- Directed by: Jim Wynorski
- Written by: Jim Wynorski
- Release date: 2005;
- Country: United States
- Language: English

= The Witches of Breastwick =

The Witches of Breastwick is a 2005 softcore erotic parody film directed by Jim Wynorski. It is loosely based on the 1987 film The Witches of Eastwick. The cast includes Joe Souza and Stormy Daniels.

==Premise==
The film is loosely based on the plot of The Witches of Eastwick, which it parodies. It revolves around a married couple who get involved with three witches.

== Plot ==
David Carter has recurring sexual nightmares in which he sees an unknown house. His wife Tiffany helps him identify and locate the place in the hope that seeing it in reality will free his mind. During their enquiries, the couple meets three women David has seen in his nightmares. They happen to be witches who wish them harm.

==Cast==
- Joe Souza as David Carter
- Monique Parent as Tiffany Carter
- John Henry Richardson as Dr. Richards
- Jodie Moore as Doctor's Assistant
- Glori-Anne Gilbert as Rebecca
- Stormy Daniels as Felicia
- Julie K. Smith as Lola
- Taimie Hannum as Holly
- Antonia Dorian as LaCaCanya

== Production ==
The Witches of Breastwick was shot in three days. The cast includes Joe Souza in the main role and Stormy Daniels, in one of her non-hardcore roles.

==Reception==
The making of The Witches of Breastwick was the subject of the documentary Popatopolis. The Witches of Breastwick was repeatedly included in lists of infamous movies, for example as "one of the most ridiculous softcore films" or as one of the worst horror movies.

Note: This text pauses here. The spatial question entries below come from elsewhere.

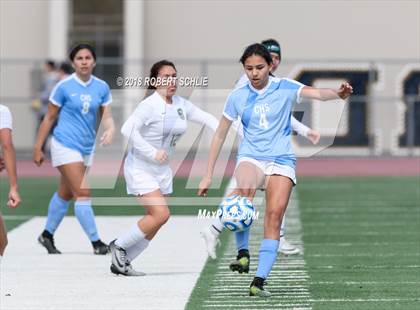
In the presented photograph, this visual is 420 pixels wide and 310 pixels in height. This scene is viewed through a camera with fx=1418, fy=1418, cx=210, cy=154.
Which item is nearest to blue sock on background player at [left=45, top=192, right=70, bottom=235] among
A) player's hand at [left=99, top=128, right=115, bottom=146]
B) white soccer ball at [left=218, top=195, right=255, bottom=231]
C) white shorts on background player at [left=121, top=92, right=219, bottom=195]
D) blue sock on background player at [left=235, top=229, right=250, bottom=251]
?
player's hand at [left=99, top=128, right=115, bottom=146]

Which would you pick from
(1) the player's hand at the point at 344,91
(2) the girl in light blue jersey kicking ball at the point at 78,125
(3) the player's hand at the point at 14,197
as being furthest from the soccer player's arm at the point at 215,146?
(2) the girl in light blue jersey kicking ball at the point at 78,125

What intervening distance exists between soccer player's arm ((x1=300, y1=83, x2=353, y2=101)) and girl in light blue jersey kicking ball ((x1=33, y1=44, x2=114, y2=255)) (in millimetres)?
2991

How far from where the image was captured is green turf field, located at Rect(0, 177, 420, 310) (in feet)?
34.2

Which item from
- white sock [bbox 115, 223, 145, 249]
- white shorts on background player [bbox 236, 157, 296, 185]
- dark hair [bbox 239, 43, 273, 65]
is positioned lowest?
white sock [bbox 115, 223, 145, 249]

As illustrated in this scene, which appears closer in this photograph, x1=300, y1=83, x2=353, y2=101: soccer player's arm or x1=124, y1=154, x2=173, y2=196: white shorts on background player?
x1=300, y1=83, x2=353, y2=101: soccer player's arm

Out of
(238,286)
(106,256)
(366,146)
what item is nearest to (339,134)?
(366,146)

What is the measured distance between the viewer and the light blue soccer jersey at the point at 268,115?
35.5ft

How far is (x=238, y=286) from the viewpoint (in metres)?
11.2

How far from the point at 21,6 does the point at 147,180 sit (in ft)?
64.8

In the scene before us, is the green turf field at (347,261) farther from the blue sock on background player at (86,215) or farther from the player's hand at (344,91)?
the player's hand at (344,91)

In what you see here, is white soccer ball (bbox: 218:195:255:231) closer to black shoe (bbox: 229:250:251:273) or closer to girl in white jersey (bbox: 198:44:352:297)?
girl in white jersey (bbox: 198:44:352:297)

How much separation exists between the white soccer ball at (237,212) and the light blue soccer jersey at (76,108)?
9.91ft

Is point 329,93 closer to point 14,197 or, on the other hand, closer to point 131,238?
point 131,238

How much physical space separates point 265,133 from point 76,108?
3.12 m
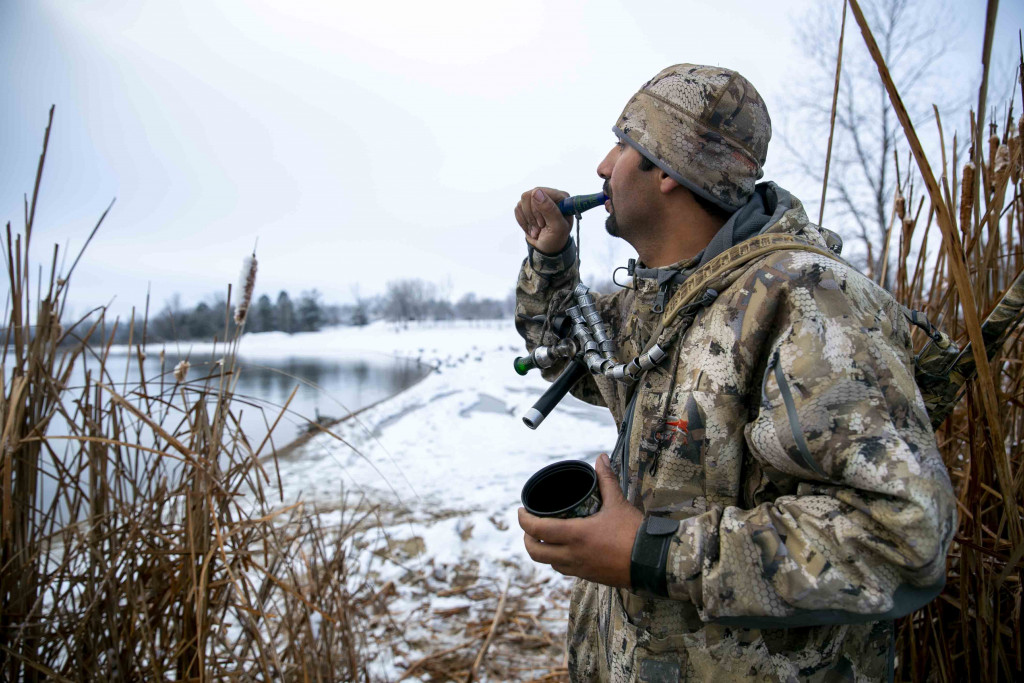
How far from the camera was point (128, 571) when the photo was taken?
71.7 inches

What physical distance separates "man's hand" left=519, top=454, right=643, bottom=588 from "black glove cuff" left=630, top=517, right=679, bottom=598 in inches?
0.6

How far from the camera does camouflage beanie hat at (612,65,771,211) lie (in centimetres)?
138

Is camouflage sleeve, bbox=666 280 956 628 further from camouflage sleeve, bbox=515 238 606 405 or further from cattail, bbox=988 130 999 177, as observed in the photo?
cattail, bbox=988 130 999 177

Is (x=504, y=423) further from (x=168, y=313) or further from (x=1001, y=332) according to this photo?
(x=1001, y=332)

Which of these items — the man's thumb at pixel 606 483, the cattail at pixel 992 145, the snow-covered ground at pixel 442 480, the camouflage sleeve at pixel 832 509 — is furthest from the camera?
the snow-covered ground at pixel 442 480

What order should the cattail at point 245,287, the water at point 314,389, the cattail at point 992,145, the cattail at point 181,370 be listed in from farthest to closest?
the water at point 314,389, the cattail at point 245,287, the cattail at point 181,370, the cattail at point 992,145

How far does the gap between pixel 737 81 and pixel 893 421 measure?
886mm

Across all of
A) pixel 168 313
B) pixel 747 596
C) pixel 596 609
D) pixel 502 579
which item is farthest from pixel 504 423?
pixel 747 596

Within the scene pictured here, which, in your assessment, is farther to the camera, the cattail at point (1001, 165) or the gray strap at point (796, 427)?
the cattail at point (1001, 165)

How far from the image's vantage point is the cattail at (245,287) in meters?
2.20

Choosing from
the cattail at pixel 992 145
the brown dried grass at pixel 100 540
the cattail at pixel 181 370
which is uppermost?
the cattail at pixel 992 145

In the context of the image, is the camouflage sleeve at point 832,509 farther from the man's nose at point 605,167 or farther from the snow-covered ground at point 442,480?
the snow-covered ground at point 442,480

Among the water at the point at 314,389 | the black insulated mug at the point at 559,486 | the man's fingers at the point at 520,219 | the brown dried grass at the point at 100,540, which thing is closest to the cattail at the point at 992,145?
the man's fingers at the point at 520,219

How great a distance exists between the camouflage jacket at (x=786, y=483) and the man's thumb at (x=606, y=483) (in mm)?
89
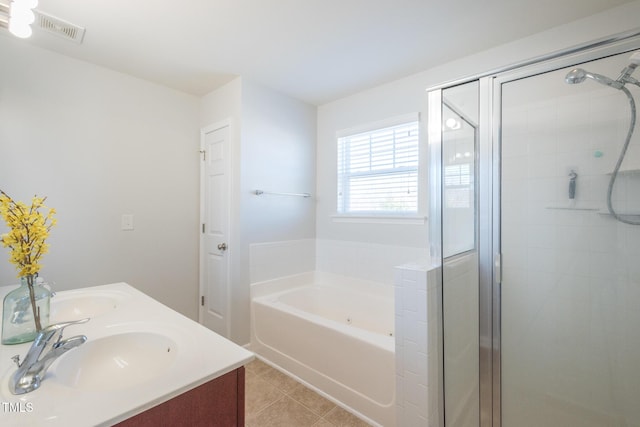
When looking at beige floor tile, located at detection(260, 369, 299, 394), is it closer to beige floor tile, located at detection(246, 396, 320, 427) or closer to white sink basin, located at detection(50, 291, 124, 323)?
beige floor tile, located at detection(246, 396, 320, 427)

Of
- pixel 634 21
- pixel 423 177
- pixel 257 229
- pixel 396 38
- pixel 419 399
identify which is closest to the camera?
pixel 419 399

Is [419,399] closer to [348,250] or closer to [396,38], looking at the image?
[348,250]

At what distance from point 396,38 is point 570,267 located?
1.82 meters

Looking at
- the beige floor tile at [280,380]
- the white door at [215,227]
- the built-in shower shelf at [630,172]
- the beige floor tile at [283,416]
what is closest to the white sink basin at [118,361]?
the beige floor tile at [283,416]

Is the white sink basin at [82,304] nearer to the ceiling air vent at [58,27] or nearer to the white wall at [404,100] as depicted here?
the ceiling air vent at [58,27]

A review at the French website Horreur.com wrote: "Unfortunately, the film seems to focus solely on the opulent breasts on display. [...] Russ Meyer without kitsch?"

== Home media ==
The film was released on DVD in 2008 as a double feature, with Vampire Call Girls.

==Sequel==
The Witches of Breastwick film resulted in a sequel, The Witches of Breastwick 2 (2005).